Some of my readers have a dim view of assisted living and skilled nursing facilities. Their opinions are based on the experiences of friends and relatives. They’re not keen on old age, either.
Dudley Clendinin, in his book A Place Called Canterbury: Tales of the New Old Age in America, presents a more nuanced view of both assisted living and old age. The book is based on his experiences at Canterbury Tower, a “life care” community here in Tampa Bay. His mother moved to Canterbury after the death of her husband, and lived there for 13 years. She needed nursing care for almost ten of those years. Through that decade, Clendinin stayed at Canterbury on and off, first in his mother’s apartment, then renting a guest room, and finally staying in one of the resident’s spare bedrooms (she was glad for the company). He was in his 50s; the average age at Canterbury was 86.
The book is a fascinating catalog of the past and present lives of the residents and staff.
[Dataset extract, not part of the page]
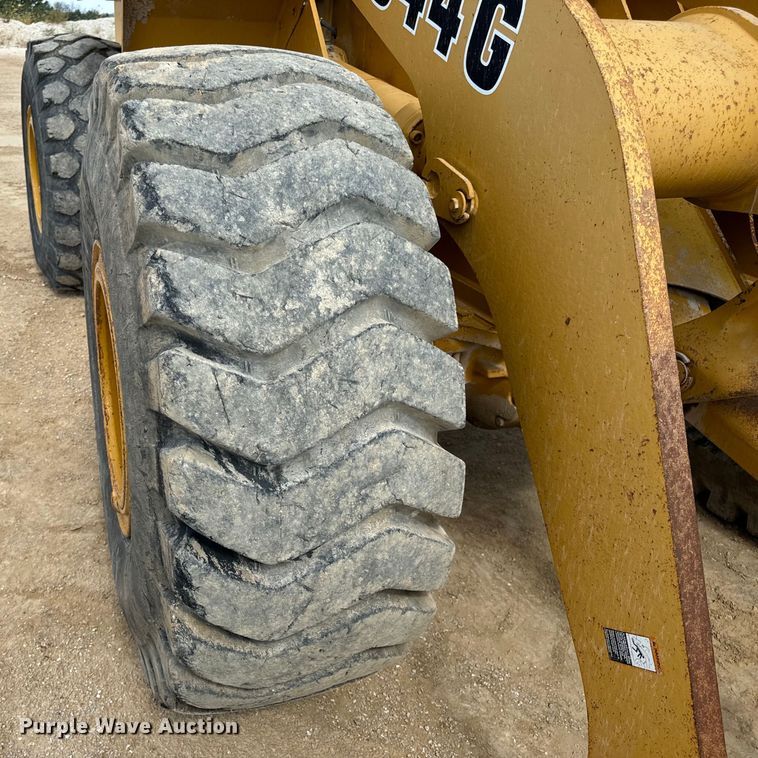image for item EH7042 John Deere 644G wheel loader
Through their stories, Clendinin chronicles the social and intellectual life at Canterbury, as well as the sometimes sad, sometimes funny aspects of aging. He writes about his mother’s excellent care, and the staff’s obsessive attention to detail. [I’ve toured Canterbury, and talked with people who live there, and was impressed by the staff’s kindness and efficiency.]
If there’s a dark side to the story, it’s the sharp dividing line between those in the independent living portion of Canterbury and those needing more care. When his mother has a stroke, and is moved to the nursing wing, some of her friends avoid her. After all, the emphasis at Canterbury is on living, Clendinin writes. No wheelchairs [and therefore no people who need wheelchairs] are allowed in the dining room, perhaps because that’s the way the residents want it.
Although Clendinin talks about “the New Old Age’”, there’s no denying death, even at Canterbury. Some of the residents he writes about die during his long stay there, and their bodies are whisked out the back door into unmarked vans. And as good as life there is, it’s no fix for dementia. One of the stories woven around his mother’s tale is that of a man who develops dementia. Some residents feel he should not be in the independent living area. Towards the end of the book, he’s spirited away to the nursing wing, while his wife remains in their apartment.
A Place Called Canterbury is a good read, and provides a thoughtful view of aging and eldercare.